Checkpoints#

Pre-trained SSL checkpoints available in NeMo need to be further fine-tuned on down-stream task. There are two main ways to load pretrained checkpoints in NeMo:

  • Using the restore_from() method to load a local checkpoint file (.nemo), or

  • Using the from_pretrained() method to download and set up a checkpoint from NGC.

Refer to the following sections for instructions and examples for each.

Note that these instructions are for fine-tuning. To resume an unfinished training experiment, use the Experiment Manager to do so by setting the resume_if_exists flag to True.

Loading Local Checkpoints#

NeMo automatically saves checkpoints of a model that is trained in a .nemo format. Alternatively, to manually save the model at any point, issue model.save_to(<checkpoint_path>.nemo).

If there is a local .nemo checkpoint that you’d like to load, use the restore_from() method:

import nemo.collections.asr as nemo_asr
ssl_model = nemo_asr.models.<MODEL_BASE_CLASS>.restore_from(restore_path="<path/to/checkpoint/file.nemo>")

Where the model base class is the ASR model class of the original checkpoint, or the general ASRModel class.

Loading NGC Pretrained Checkpoints#

The SSL collection has checkpoints of several models trained on various datasets.

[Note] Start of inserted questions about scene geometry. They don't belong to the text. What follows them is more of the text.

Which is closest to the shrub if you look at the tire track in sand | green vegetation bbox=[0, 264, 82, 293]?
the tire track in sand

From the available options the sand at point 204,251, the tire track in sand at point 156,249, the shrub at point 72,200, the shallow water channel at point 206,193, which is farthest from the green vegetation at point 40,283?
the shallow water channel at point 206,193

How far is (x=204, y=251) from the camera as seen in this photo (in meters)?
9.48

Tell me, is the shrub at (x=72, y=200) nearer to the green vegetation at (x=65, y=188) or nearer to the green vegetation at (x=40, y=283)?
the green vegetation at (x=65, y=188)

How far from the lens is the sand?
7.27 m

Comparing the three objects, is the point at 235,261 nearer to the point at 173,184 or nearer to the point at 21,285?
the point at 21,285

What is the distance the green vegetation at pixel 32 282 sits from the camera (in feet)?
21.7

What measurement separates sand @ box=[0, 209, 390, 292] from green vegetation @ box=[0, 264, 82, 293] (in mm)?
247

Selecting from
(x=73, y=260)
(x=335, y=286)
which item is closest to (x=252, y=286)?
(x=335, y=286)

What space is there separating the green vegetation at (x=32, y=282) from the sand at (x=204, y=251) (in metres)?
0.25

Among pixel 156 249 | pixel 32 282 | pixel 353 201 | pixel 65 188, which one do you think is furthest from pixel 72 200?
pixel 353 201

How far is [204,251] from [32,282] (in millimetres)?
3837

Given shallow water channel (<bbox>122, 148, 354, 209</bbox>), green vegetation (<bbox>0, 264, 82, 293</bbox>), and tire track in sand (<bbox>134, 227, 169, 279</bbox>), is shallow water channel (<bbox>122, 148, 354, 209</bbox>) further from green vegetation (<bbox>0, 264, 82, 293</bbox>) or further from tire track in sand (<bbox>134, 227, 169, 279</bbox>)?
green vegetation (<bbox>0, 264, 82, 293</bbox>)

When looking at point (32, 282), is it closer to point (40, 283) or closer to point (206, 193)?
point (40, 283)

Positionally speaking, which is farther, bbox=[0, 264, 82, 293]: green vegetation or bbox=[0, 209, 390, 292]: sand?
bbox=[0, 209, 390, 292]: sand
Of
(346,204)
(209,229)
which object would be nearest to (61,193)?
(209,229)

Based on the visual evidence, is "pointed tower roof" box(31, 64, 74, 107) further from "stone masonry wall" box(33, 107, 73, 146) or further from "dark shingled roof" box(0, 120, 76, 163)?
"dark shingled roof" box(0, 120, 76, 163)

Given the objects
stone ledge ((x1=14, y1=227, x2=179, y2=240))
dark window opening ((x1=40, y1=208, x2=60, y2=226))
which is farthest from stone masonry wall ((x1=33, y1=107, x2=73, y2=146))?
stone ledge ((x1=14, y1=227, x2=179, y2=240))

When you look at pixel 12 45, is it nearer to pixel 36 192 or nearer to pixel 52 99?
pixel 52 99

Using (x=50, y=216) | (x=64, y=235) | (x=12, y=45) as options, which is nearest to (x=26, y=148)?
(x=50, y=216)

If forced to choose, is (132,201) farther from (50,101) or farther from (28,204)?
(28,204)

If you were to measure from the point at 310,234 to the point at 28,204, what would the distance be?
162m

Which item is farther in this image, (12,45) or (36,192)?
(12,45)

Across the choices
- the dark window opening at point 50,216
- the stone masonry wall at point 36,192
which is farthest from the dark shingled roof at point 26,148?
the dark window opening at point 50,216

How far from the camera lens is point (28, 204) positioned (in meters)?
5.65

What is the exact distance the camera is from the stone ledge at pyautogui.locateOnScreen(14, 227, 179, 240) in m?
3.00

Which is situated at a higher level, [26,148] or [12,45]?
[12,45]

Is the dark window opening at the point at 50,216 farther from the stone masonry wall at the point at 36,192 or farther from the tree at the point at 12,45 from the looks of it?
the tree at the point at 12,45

These checkpoints are obtainable via NGC NeMo Automatic Speech Recognition collection. The model cards on NGC contain more information about each of the checkpoints available.

The table at the end of this page lists the SSL models available from NGC. The models can be accessed via the from_pretrained() method inside the ASR Model class. In general, you can load any of these models with code in the following format:

import nemo.collections.asr as nemo_asr
ssl_model = nemo_asr.models.ASRModel.from_pretrained(model_name="<MODEL_NAME>")

Where the model_name is the value under “Model Name” entry in the tables below.

For example, to load the conformer Large SSL checkpoint, run:

ssl_model = nemo_asr.models.ASRModel.from_pretrained(model_name="ssl_en_conformer_large")

You can also call from_pretrained() from the specific model class (such as SpeechEncDecSelfSupervisedModel for Conformer) if you need to access a specific model functionality.

If you would like to programatically list the models available for a particular base class, you can use the list_available_models() method.

nemo_asr.models.<MODEL_BASE_CLASS>.list_available_models()

Loading SSL checkpoint into Down-stream Model#

After loading an SSL checkpoint as shown above, it’s state_dict needs to be copied to a down-stream model for fine-tuning.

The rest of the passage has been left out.